• _Tarefa obrigatória_
Transcreva, sem qualquer alteração, todas as linhas do material a seguir.

• _Informações extraídas_
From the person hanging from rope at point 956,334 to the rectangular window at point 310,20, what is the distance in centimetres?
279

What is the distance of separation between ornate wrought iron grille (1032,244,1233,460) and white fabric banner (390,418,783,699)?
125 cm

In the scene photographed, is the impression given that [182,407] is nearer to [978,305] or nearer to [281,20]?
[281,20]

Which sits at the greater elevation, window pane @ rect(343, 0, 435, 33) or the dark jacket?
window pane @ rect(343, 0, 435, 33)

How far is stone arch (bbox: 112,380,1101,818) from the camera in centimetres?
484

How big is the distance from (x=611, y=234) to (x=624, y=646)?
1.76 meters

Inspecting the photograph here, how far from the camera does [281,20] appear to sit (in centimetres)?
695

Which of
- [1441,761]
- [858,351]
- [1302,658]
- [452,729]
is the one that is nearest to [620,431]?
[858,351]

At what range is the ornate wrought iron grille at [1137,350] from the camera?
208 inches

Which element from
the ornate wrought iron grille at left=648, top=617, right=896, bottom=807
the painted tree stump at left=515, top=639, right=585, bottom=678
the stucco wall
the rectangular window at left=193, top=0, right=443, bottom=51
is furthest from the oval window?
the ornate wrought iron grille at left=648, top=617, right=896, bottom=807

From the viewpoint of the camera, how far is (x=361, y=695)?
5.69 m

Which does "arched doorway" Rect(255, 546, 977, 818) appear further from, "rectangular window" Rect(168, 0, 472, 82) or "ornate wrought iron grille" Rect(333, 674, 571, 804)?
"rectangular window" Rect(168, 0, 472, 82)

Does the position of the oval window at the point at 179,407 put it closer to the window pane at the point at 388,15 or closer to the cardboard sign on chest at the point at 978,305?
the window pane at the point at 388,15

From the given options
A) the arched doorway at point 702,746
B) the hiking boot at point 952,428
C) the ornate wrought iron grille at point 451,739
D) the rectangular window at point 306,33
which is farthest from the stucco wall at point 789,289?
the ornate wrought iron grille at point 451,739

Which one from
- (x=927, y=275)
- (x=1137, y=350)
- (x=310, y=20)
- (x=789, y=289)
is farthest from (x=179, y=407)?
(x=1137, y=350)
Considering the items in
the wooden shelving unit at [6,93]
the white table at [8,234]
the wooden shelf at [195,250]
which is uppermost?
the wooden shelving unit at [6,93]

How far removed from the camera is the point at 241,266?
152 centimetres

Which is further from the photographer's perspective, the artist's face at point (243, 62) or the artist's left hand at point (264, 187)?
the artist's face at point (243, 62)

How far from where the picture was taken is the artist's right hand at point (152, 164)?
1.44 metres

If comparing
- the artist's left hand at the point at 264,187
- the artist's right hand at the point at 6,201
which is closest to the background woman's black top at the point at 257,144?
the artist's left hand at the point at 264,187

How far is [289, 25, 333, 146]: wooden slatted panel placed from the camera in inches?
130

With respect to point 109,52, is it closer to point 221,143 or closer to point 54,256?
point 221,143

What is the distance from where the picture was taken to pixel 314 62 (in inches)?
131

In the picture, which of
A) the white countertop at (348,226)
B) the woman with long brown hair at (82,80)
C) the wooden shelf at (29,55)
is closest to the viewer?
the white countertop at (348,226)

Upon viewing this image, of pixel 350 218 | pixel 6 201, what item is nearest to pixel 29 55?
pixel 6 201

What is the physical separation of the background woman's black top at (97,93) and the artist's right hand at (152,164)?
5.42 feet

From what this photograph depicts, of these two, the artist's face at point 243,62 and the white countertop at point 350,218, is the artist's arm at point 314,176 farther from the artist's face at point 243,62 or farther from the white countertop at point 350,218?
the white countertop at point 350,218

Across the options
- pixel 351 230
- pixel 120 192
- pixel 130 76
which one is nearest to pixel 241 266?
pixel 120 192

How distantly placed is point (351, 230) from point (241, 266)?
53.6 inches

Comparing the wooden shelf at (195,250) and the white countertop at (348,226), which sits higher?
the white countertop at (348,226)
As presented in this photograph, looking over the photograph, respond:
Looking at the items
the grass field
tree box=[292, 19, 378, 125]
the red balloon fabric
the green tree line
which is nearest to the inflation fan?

• _Problema resolvido_
From the person hanging from rope at point 956,334 to the rectangular window at point 310,20, what is the distance in centimetres?
279

What is the distance of separation between ornate wrought iron grille (1032,244,1233,460) and white fabric banner (390,418,783,699)?
125 cm

In the scene photographed, is the impression given that [182,407] is nearer to [978,305] or nearer to [281,20]?
[281,20]

Which sits at the greater elevation, window pane @ rect(343, 0, 435, 33) or the dark jacket?
window pane @ rect(343, 0, 435, 33)

How far is stone arch (bbox: 112,380,1101,818) from the camera in centimetres?
484

How big is the distance from (x=611, y=234) to (x=624, y=646)?
1.76 meters

Inspecting the photograph here, how far from the camera does [281,20] appear to sit (in centimetres)?
695

Which of
- [1441,761]
- [858,351]
- [1302,658]
- [452,729]
is the one that is nearest to [620,431]?
[858,351]

At what range is the ornate wrought iron grille at [1137,350] from the camera?
208 inches

Which element from
the ornate wrought iron grille at left=648, top=617, right=896, bottom=807
the painted tree stump at left=515, top=639, right=585, bottom=678
the stucco wall
the rectangular window at left=193, top=0, right=443, bottom=51
is furthest from the oval window?
the ornate wrought iron grille at left=648, top=617, right=896, bottom=807

From the viewpoint of the camera, how far is (x=361, y=695)?
5.69 m

Which does "arched doorway" Rect(255, 546, 977, 818) appear further from, "rectangular window" Rect(168, 0, 472, 82) or "ornate wrought iron grille" Rect(333, 674, 571, 804)?
"rectangular window" Rect(168, 0, 472, 82)

Does the position of the oval window at the point at 179,407 put it closer to the window pane at the point at 388,15 or closer to the cardboard sign on chest at the point at 978,305?
the window pane at the point at 388,15

From the given options
A) the arched doorway at point 702,746
B) the hiking boot at point 952,428
C) the ornate wrought iron grille at point 451,739
D) the rectangular window at point 306,33
which is farthest from the stucco wall at point 789,289?
the ornate wrought iron grille at point 451,739

Which one from
- (x=927, y=275)
- (x=1137, y=350)
- (x=310, y=20)
- (x=789, y=289)
is farthest from (x=179, y=407)?
(x=1137, y=350)
Considering the items in
the wooden shelving unit at [6,93]
the white table at [8,234]
the wooden shelf at [195,250]
which is uppermost?
the wooden shelving unit at [6,93]

How far removed from the camera is the point at 241,266?
152 centimetres

Which is further from the photographer's perspective, the artist's face at point (243, 62) or the artist's left hand at point (264, 187)?
the artist's face at point (243, 62)

How far from where the picture was taken is the artist's right hand at point (152, 164)?
1.44 metres

If comparing
- the artist's left hand at the point at 264,187
- the artist's right hand at the point at 6,201
which is closest to the background woman's black top at the point at 257,144?
the artist's left hand at the point at 264,187

How far is [289, 25, 333, 146]: wooden slatted panel placed from the camera in inches?
130

With respect to point 109,52, is it closer to point 221,143 or closer to point 54,256?
point 221,143

What is the distance from where the picture was taken to pixel 314 62 (in inches)?
131

In the picture, which of
A) the white countertop at (348,226)
B) the woman with long brown hair at (82,80)
C) the wooden shelf at (29,55)
is closest to the viewer?
the white countertop at (348,226)

Upon viewing this image, of pixel 350 218 | pixel 6 201, what item is nearest to pixel 29 55?
pixel 6 201

What is the physical separation of the background woman's black top at (97,93) and the artist's right hand at (152,164)?
5.42 feet

From what this photograph depicts, of these two, the artist's face at point 243,62 and the white countertop at point 350,218, is the artist's arm at point 314,176 farther from the artist's face at point 243,62 or farther from the white countertop at point 350,218?
the white countertop at point 350,218

Across the options
- pixel 351 230
- pixel 120 192
- pixel 130 76
which one is nearest to pixel 241 266?
pixel 120 192

How distantly placed is point (351, 230) from point (241, 266)?
53.6 inches

Comparing the wooden shelf at (195,250) and the white countertop at (348,226), which sits higher?
the white countertop at (348,226)
As presented in this photograph, looking over the photograph, respond:
Looking at the items
the grass field
tree box=[292, 19, 378, 125]
the red balloon fabric
the green tree line
which is nearest to the inflation fan?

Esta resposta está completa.